▶ _Problem statement_
Output the data in full and exactly as presented.

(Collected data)
⟨

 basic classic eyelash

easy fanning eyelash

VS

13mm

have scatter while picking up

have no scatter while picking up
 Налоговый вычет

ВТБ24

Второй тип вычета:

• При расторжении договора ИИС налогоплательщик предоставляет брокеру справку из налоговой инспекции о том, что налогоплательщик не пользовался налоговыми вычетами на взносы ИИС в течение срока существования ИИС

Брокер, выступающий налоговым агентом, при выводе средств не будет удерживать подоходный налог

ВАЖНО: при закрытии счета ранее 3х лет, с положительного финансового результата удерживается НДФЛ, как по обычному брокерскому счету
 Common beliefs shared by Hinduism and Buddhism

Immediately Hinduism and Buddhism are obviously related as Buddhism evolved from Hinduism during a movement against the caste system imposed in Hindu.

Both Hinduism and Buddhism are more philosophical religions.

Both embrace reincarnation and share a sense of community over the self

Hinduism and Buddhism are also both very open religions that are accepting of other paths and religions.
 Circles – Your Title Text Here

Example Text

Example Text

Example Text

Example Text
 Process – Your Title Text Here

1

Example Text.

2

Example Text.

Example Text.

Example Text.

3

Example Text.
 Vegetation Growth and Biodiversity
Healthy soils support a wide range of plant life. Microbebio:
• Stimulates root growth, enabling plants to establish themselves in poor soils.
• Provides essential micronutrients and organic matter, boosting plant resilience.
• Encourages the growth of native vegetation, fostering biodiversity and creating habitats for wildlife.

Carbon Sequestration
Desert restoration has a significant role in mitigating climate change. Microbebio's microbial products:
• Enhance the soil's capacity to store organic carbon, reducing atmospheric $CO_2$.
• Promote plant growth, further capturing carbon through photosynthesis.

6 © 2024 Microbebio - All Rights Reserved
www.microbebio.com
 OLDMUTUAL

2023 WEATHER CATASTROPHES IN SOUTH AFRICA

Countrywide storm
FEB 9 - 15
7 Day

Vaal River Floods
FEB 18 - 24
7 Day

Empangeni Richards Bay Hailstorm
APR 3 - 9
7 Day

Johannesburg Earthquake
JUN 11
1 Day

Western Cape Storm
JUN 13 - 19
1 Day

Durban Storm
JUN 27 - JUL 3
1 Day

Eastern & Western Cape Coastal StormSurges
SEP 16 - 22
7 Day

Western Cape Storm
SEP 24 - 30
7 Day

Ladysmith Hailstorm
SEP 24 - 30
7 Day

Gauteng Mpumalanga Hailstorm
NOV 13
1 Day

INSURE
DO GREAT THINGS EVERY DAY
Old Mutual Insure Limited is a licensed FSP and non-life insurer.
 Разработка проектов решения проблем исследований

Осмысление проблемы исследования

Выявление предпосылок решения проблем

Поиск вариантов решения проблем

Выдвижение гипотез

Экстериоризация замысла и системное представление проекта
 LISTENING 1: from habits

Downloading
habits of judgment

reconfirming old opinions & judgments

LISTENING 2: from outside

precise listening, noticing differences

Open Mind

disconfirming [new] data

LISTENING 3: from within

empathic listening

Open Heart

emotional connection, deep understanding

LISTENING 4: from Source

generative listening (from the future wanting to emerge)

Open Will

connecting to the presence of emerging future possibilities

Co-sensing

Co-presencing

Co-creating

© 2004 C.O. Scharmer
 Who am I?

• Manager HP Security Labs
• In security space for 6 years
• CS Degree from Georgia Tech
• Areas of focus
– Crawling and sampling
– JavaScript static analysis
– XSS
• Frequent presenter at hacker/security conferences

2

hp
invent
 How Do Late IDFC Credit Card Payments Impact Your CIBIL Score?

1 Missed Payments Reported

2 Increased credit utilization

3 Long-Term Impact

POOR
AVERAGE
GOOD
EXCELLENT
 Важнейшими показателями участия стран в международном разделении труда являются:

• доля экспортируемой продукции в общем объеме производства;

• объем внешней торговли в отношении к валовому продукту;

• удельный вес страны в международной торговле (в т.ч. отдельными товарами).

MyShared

⟩

▶ _Task answer_
 basic classic eyelash

easy fanning eyelash

VS

13mm

have scatter while picking up

have no scatter while picking up
 Налоговый вычет

ВТБ24

Второй тип вычета:

• При расторжении договора ИИС налогоплательщик предоставляет брокеру справку из налоговой инспекции о том, что налогоплательщик не пользовался налоговыми вычетами на взносы ИИС в течение срока существования ИИС

Брокер, выступающий налоговым агентом, при выводе средств не будет удерживать подоходный налог

ВАЖНО: при закрытии счета ранее 3х лет, с положительного финансового результата удерживается НДФЛ, как по обычному брокерскому счету
 Common beliefs shared by Hinduism and Buddhism

Immediately Hinduism and Buddhism are obviously related as Buddhism evolved from Hinduism during a movement against the caste system imposed in Hindu.

Both Hinduism and Buddhism are more philosophical religions.

Both embrace reincarnation and share a sense of community over the self

Hinduism and Buddhism are also both very open religions that are accepting of other paths and religions.
 Circles – Your Title Text Here

Example Text

Example Text

Example Text

Example Text
 Process – Your Title Text Here

1

Example Text.

2

Example Text.

Example Text.

Example Text.

3

Example Text.
 Vegetation Growth and Biodiversity
Healthy soils support a wide range of plant life. Microbebio:
• Stimulates root growth, enabling plants to establish themselves in poor soils.
• Provides essential micronutrients and organic matter, boosting plant resilience.
• Encourages the growth of native vegetation, fostering biodiversity and creating habitats for wildlife.

Carbon Sequestration
Desert restoration has a significant role in mitigating climate change. Microbebio's microbial products:
• Enhance the soil's capacity to store organic carbon, reducing atmospheric $CO_2$.
• Promote plant growth, further capturing carbon through photosynthesis.

6 © 2024 Microbebio - All Rights Reserved
www.microbebio.com
 OLDMUTUAL

2023 WEATHER CATASTROPHES IN SOUTH AFRICA

Countrywide storm
FEB 9 - 15
7 Day

Vaal River Floods
FEB 18 - 24
7 Day

Empangeni Richards Bay Hailstorm
APR 3 - 9
7 Day

Johannesburg Earthquake
JUN 11
1 Day

Western Cape Storm
JUN 13 - 19
1 Day

Durban Storm
JUN 27 - JUL 3
1 Day

Eastern & Western Cape Coastal StormSurges
SEP 16 - 22
7 Day

Western Cape Storm
SEP 24 - 30
7 Day

Ladysmith Hailstorm
SEP 24 - 30
7 Day

Gauteng Mpumalanga Hailstorm
NOV 13
1 Day

INSURE
DO GREAT THINGS EVERY DAY
Old Mutual Insure Limited is a licensed FSP and non-life insurer.
 Разработка проектов решения проблем исследований

Осмысление проблемы исследования

Выявление предпосылок решения проблем

Поиск вариантов решения проблем

Выдвижение гипотез

Экстериоризация замысла и системное представление проекта
 LISTENING 1: from habits

Downloading
habits of judgment

reconfirming old opinions & judgments

LISTENING 2: from outside

precise listening, noticing differences

Open Mind

disconfirming [new] data

LISTENING 3: from within

empathic listening

Open Heart

emotional connection, deep understanding

LISTENING 4: from Source

generative listening (from the future wanting to emerge)

Open Will

connecting to the presence of emerging future possibilities

Co-sensing

Co-presencing

Co-creating

© 2004 C.O. Scharmer
 Who am I?

• Manager HP Security Labs
• In security space for 6 years
• CS Degree from Georgia Tech
• Areas of focus
– Crawling and sampling
– JavaScript static analysis
– XSS
• Frequent presenter at hacker/security conferences

2

hp
invent
 How Do Late IDFC Credit Card Payments Impact Your CIBIL Score?

1 Missed Payments Reported

2 Increased credit utilization

3 Long-Term Impact

POOR
AVERAGE
GOOD
EXCELLENT
 Важнейшими показателями участия стран в международном разделении труда являются:

• доля экспортируемой продукции в общем объеме производства;

• объем внешней торговли в отношении к валовому продукту;

• удельный вес страны в международной торговле (в т.ч. отдельными товарами).

MyShared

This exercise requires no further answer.